The democracy delusion.

Democracy is often presented as being beyond criticism. Indeed, it is surely something to unfailingly defend.
Yet, democracy has been questioned and criticised by some notable thinkers and political figures.

Perhaps the most cutting criticism is attributed to Winston Churchill who reportedly said:
“The best argument against democracy is a five-minute conversation with the average voter”.

I wonder if the great man was on to something?

It is the nature of democracy that the combined intellect of a diverse nation, from idiot to intellectual equips the collective decision maker with an IQ of around 100.

The irony being – who among them would knowingly vote for a decision maker with an IQ of 100?

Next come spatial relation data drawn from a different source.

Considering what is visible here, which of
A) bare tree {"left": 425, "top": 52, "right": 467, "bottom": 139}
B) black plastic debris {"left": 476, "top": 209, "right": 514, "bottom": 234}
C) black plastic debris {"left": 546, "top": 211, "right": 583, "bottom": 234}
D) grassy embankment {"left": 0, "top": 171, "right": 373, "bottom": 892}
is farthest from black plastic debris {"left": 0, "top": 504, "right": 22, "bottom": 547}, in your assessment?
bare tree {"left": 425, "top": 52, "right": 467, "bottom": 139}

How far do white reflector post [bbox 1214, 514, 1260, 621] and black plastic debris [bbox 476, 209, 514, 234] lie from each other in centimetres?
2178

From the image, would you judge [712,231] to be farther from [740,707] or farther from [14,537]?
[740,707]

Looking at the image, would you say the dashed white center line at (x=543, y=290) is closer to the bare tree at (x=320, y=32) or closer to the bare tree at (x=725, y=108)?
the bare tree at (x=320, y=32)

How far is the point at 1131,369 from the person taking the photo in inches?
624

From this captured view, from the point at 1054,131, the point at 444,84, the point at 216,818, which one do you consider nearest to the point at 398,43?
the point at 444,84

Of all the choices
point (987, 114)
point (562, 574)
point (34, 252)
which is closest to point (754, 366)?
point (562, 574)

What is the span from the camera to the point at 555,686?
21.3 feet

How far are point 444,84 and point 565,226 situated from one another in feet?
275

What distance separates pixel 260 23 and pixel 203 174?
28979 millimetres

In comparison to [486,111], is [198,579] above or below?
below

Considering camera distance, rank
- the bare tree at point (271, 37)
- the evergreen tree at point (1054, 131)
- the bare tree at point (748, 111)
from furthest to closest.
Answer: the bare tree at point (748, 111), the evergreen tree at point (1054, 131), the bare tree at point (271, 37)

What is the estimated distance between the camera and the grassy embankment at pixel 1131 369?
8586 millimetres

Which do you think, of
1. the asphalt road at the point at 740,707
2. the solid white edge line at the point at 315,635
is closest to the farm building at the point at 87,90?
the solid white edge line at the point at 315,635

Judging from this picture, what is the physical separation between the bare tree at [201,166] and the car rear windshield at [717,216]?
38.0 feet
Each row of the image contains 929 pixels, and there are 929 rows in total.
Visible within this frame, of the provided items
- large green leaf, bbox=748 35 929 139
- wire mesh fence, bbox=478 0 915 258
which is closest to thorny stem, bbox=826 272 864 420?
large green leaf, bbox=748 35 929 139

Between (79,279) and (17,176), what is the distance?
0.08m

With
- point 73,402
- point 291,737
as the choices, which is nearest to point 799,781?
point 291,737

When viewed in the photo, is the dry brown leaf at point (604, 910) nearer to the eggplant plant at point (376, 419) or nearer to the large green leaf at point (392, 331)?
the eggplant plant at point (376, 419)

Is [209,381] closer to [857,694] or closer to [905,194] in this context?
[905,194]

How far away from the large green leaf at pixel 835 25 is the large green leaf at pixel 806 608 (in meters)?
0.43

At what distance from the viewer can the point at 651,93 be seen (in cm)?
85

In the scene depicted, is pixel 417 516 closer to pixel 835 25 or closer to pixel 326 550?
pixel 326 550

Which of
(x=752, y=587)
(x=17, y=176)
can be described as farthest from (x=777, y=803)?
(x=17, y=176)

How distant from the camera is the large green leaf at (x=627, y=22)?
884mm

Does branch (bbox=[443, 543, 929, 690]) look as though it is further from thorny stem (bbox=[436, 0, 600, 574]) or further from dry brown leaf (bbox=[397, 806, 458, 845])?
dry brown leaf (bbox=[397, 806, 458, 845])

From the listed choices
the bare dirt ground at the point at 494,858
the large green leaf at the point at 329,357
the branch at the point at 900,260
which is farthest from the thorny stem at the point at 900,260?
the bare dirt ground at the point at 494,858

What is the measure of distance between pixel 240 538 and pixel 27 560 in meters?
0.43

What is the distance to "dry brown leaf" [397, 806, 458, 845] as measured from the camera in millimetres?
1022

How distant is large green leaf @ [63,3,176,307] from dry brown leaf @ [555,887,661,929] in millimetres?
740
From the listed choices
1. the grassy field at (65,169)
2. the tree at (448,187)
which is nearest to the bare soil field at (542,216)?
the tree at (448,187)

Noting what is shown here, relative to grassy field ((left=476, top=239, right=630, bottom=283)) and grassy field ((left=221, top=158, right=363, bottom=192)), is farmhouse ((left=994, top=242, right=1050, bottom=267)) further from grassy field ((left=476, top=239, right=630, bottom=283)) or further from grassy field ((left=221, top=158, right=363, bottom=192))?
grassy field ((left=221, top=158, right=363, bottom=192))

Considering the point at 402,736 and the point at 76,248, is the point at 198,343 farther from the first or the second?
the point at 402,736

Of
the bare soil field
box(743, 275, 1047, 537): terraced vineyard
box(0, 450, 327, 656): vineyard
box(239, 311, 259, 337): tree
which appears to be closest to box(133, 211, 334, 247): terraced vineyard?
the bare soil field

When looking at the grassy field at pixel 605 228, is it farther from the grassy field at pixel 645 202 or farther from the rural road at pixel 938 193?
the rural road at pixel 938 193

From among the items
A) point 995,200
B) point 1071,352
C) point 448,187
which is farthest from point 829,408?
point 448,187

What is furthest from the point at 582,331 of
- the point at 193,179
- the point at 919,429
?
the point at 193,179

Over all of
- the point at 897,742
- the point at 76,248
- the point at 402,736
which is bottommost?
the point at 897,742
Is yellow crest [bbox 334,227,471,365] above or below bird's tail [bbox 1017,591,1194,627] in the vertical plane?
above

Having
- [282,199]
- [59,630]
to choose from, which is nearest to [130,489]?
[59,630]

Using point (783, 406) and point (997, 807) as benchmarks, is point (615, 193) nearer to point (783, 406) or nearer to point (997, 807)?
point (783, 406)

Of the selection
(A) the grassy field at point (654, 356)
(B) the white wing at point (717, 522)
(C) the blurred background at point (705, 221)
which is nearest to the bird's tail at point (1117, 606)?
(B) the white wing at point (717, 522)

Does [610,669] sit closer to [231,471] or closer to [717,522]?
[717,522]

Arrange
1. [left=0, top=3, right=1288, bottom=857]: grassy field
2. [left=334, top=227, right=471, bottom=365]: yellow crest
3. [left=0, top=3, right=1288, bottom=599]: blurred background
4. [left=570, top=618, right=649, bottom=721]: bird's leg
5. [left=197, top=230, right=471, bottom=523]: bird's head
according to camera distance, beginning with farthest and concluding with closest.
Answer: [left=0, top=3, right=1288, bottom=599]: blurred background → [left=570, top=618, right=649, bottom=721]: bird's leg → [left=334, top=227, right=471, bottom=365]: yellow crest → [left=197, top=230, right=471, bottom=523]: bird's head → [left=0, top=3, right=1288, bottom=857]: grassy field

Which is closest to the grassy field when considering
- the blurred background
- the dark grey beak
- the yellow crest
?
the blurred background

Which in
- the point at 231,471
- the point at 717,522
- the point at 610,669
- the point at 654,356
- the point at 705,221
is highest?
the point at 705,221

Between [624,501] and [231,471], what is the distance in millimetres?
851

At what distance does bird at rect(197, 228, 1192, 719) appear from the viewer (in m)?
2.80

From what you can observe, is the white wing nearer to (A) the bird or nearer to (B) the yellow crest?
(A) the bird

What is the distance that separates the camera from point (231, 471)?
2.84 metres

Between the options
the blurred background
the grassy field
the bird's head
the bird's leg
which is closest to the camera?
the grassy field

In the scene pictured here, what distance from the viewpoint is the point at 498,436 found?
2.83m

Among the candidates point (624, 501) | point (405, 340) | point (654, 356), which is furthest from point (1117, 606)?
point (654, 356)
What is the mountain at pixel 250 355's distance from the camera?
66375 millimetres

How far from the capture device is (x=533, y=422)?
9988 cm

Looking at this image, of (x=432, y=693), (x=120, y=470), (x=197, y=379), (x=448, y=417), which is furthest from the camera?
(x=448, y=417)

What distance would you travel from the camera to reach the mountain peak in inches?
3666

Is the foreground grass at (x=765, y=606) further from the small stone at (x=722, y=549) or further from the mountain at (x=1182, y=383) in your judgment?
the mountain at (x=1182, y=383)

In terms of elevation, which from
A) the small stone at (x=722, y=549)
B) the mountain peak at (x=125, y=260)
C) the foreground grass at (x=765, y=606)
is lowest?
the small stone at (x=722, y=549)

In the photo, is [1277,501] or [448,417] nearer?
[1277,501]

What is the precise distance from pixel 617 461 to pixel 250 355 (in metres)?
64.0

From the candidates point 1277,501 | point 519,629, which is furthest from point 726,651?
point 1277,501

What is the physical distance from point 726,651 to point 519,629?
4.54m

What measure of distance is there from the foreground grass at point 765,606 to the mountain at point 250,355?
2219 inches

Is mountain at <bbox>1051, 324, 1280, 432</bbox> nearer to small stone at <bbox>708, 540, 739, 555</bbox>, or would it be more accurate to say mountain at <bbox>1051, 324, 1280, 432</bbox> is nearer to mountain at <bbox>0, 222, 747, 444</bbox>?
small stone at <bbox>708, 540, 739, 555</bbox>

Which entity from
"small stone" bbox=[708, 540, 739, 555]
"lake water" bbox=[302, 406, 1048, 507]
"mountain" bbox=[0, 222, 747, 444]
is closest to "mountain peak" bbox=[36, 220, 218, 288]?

Democracy in its various forms is undoubtedly flawed. Which is why it is administered sparingly to the masses,  and the will of the electorate, subject to varying interpretation by politicians and media commentariat alike.

Mark Twain, clearly understood this when he said:
“If voting made any difference they wouldn’t let us do it.”

Democracy, imperfect though it is, and tokenistic in its application, remains the bedrock of western society.
It affords the citizen a sense of belonging and a semblance of influence, together with a drum to beat and a sabre to rattle once every few years.

The one area of immutable political cross-party consensus is that democracy is great……provided it seems, that there’s not too much of it!